**EXERCISE PROMPT:**
Edit the lines from the one containing "After viewing the" through the one containing "As observable in", replacing "outstretched arm" with "extended arm" and keeping everything else the same. Leave the pictures out of your answer.

**EXTRACTED DATA:**
================
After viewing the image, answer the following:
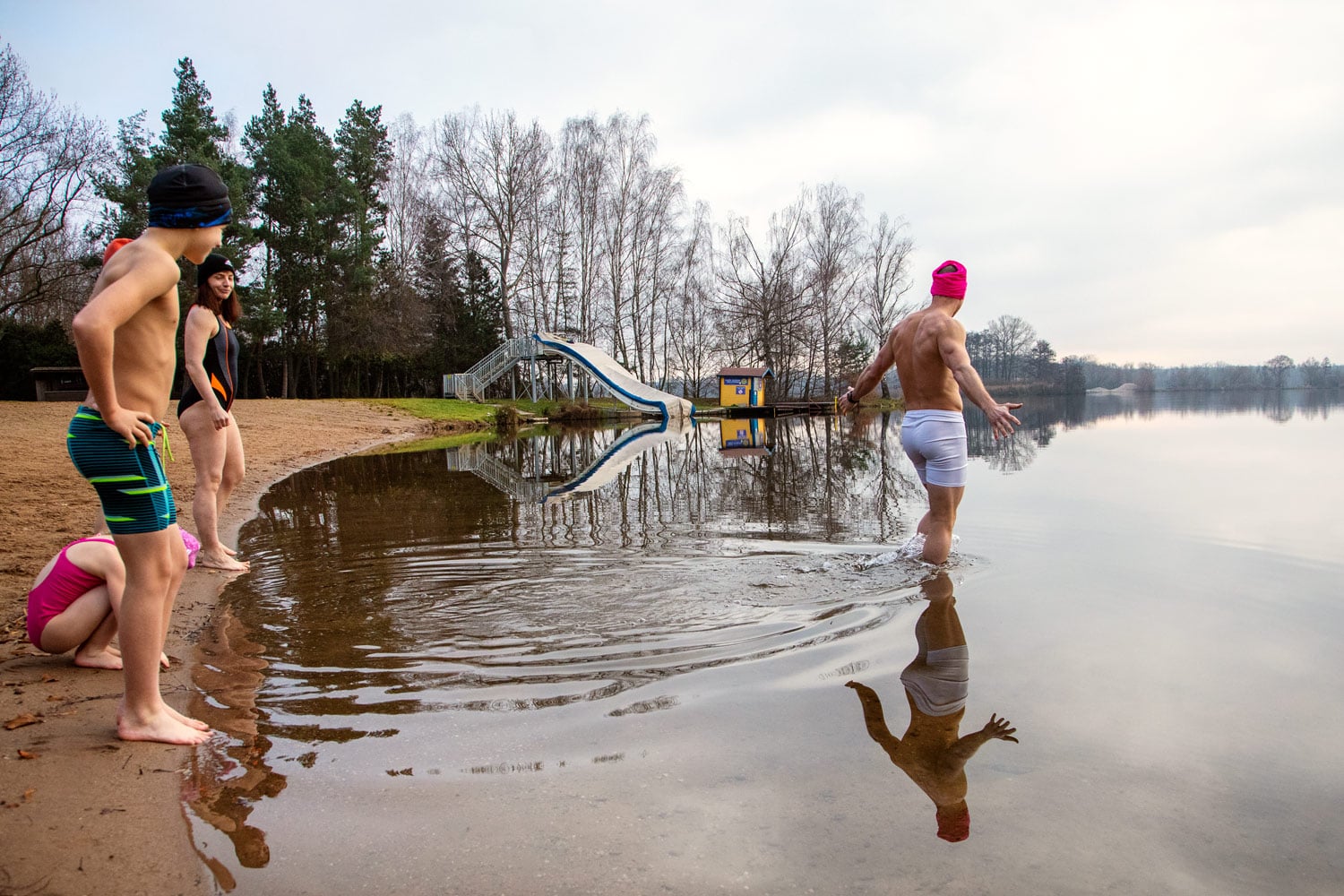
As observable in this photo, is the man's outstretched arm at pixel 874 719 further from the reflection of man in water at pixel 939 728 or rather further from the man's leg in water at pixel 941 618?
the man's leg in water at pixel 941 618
================
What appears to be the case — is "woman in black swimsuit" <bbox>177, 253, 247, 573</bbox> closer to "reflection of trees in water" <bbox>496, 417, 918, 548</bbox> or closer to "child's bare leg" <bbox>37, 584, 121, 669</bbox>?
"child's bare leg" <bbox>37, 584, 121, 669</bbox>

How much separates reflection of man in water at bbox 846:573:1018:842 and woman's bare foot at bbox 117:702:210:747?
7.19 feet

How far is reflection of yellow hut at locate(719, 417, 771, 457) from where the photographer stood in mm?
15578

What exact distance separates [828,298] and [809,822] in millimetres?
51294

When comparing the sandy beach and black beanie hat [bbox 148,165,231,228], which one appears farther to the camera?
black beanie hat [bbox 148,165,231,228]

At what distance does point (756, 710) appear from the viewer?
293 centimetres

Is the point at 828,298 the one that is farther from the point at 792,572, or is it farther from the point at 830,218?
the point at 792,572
================
**THE OUTPUT:**
After viewing the image, answer the following:
As observable in this photo, is the man's extended arm at pixel 874 719 further from the reflection of man in water at pixel 939 728 or rather further from the man's leg in water at pixel 941 618?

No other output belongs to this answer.